> [Source document]
=-=-=-=-=
- Specialty: Rheumatology

= Joint stiffness =

Pain or reduced range of motion when moving a joint

Joint stiffness may be either the symptom of pain on moving a joint, the symptom of loss of range of motion or the physical sign of reduced range of motion.

- Pain on movement is commonly caused by osteoarthritis, often in quite minor degrees, and other forms of arthritis. It may also be caused by injury or overuse and rarely by more complex causes of pain such as infection or neoplasm. The range of motion may be normal or limited by pain. "Morning stiffness" pain which eases up after the joint has been used, is characteristic of rheumatoid arthritis.
- Loss of motion (symptom): the patient notices that the joint (or many joints) do not move as far as they used to or need to. Loss of motion is a feature of more advanced stages of arthritis including osteoarthritis, rheumatoid arthritis and ankylosing spondylitis.
- Loss of range of motion (sign): the examining medical professional notes that the range of motion of the joint is less than normal. Routine examination by an orthopaedic surgeon or rheumatologist will often pay particular attention to this. The range of motion may be measured and compared to the other side and to normal ranges. This sign is associated with the same causes as the symptom. The loss of range of motion in the joint may be due to a contracture. In extreme cases when the joint does not move at all it is said to be ankylosed.
=-=-=-=-=
> [Given information]
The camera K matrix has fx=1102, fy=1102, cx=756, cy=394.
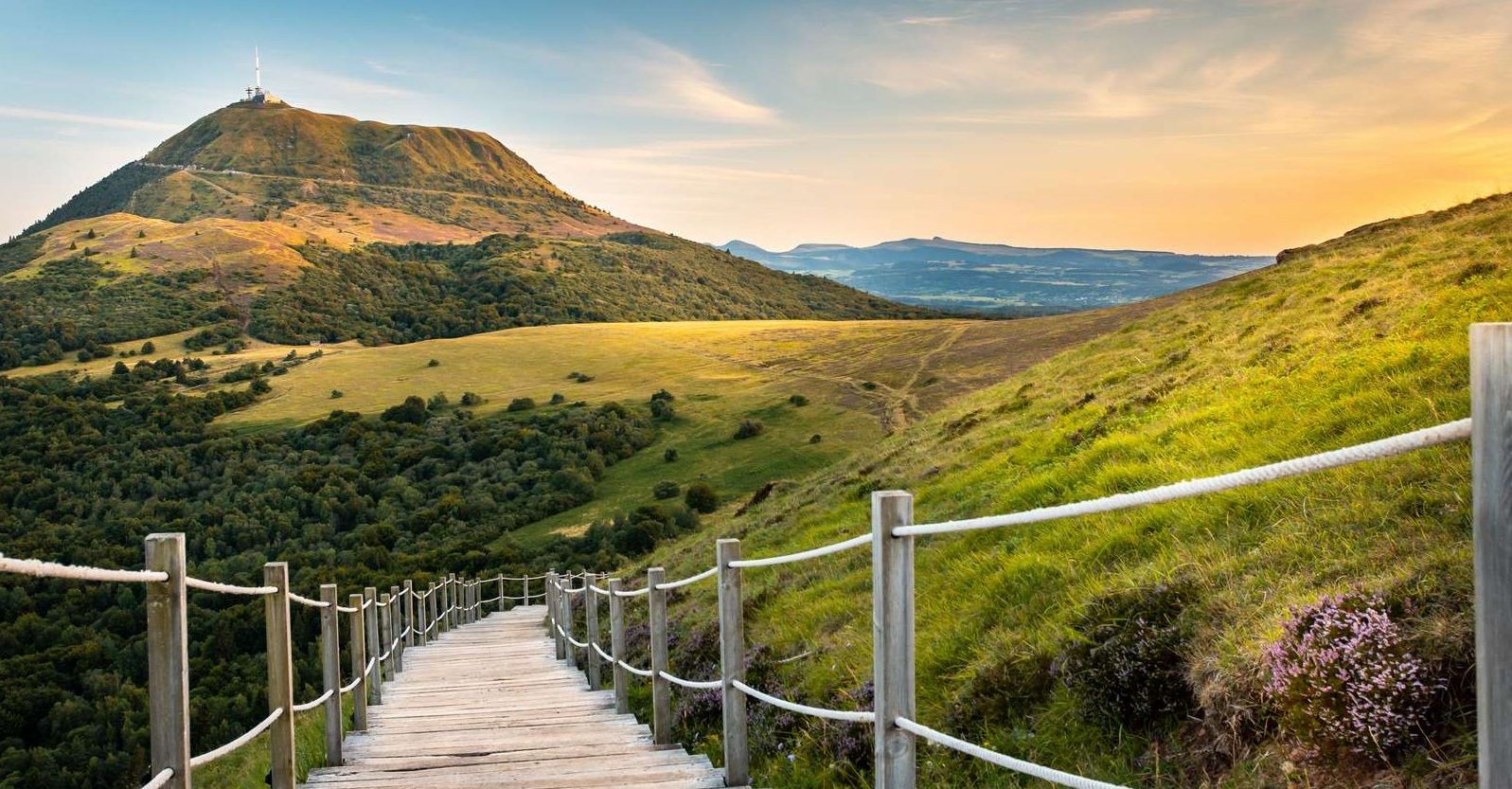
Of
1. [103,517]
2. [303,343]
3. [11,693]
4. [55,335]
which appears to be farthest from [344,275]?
=-=-=-=-=
> [What to do]
Print the passage of the joint stiffness text from "Pain or reduced" to "of rheumatoid arthritis." word for word. The data has nothing to do with this work.

> [Solution below]
Pain or reduced range of motion when moving a joint

Joint stiffness may be either the symptom of pain on moving a joint, the symptom of loss of range of motion or the physical sign of reduced range of motion.

- Pain on movement is commonly caused by osteoarthritis, often in quite minor degrees, and other forms of arthritis. It may also be caused by injury or overuse and rarely by more complex causes of pain such as infection or neoplasm. The range of motion may be normal or limited by pain. "Morning stiffness" pain which eases up after the joint has been used, is characteristic of rheumatoid arthritis.